Le Comte d’Amboise/Au lecteur

chez Claude Barbin (1p. 9-14).

AU
LECTEUR.

ON a trouvé que dans ma premiere Nouvelle il y avoit des endroits où la Nature n’eſtoit pas aſſez bien copiée, & qui tenoient plus de la penſée que du ſentiment. Quoy que je ne ſois pas honteuſe de ce reproche, j’ay taſché cependant ſur les Remarques qu’on m’a faites, à porter mes veües juſqu’à faire la difference d’une veritable paſſion, d’avec ce qui n’en est qu’une idée trop raiſonnée. Et j’eſpere qu’on trouvera cette Hiſtoire plus naturelle que l’autre, par les ſentimens. Auſſi on la trouvera plus extraordinaire par l’action ; & je croy que ce n’eſt pas un deffaut, car quoy que les gens d’un goût mediocre ſoient accoûtumez à trouver ridicule tout ce qui n’eſt pas ordinaire, les gens de beaucoup d’eſprit, trouvent du dégoût aux choſes communes. Il leur ſemble qu’ils voyent toûjours le meſme Roman, parce qu’ils voyent toujours de ſemblables traits. Ie me flate que l’on n’a point encore vû ce trait-cy ; & meſme ſi j’ay quelque chose à craindre, c’est qu’il ne ſoit trop peu vray-ſemblable qu’un Amant ſoit genereux.
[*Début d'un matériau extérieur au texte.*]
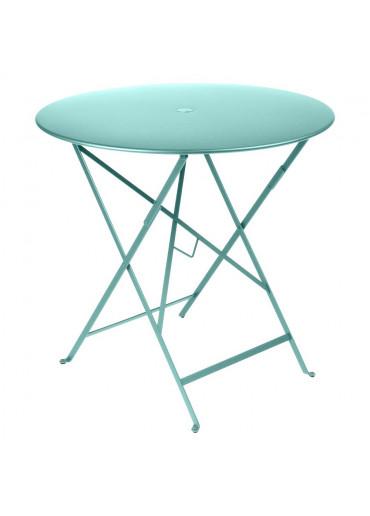 Fermob Bistro Tisch Lagunenblau
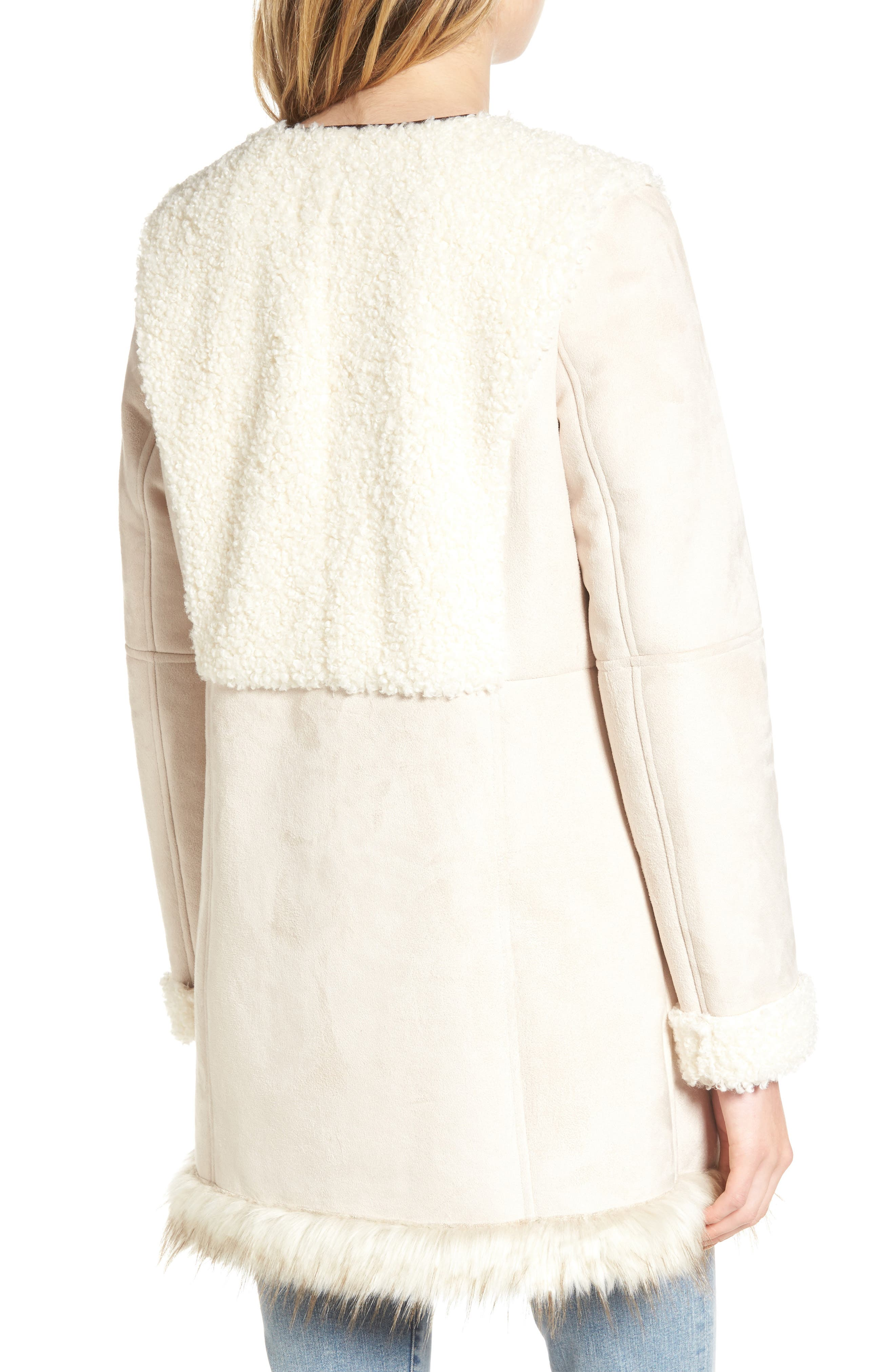 Alternate Image 2  - Sam Edelman Faux Shearling Car Coat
La maniere dont on parle des Amans donne lieu à ce ſcrupule ; mais aprés tout ce n’est qu’un ſcrupule, ſur lequel je paſſe en ſaveur de ce qu’il y a de grand dans cette idée. Peut-eſtre ſe plaindra-t-on de ce que je ne recompenſe pas la vertu du Comte d’Amboise, mais je veux punir ſa paſſion, & j’ay déja declaré dans la Préface d’Eleonor d’Yvrée, que mon deſſein eſtoit de ne faire voir que des Amans malheureux, pour combatre autant qu’il m’eſt poſſible, le penchant qu’on a pour l’Amour.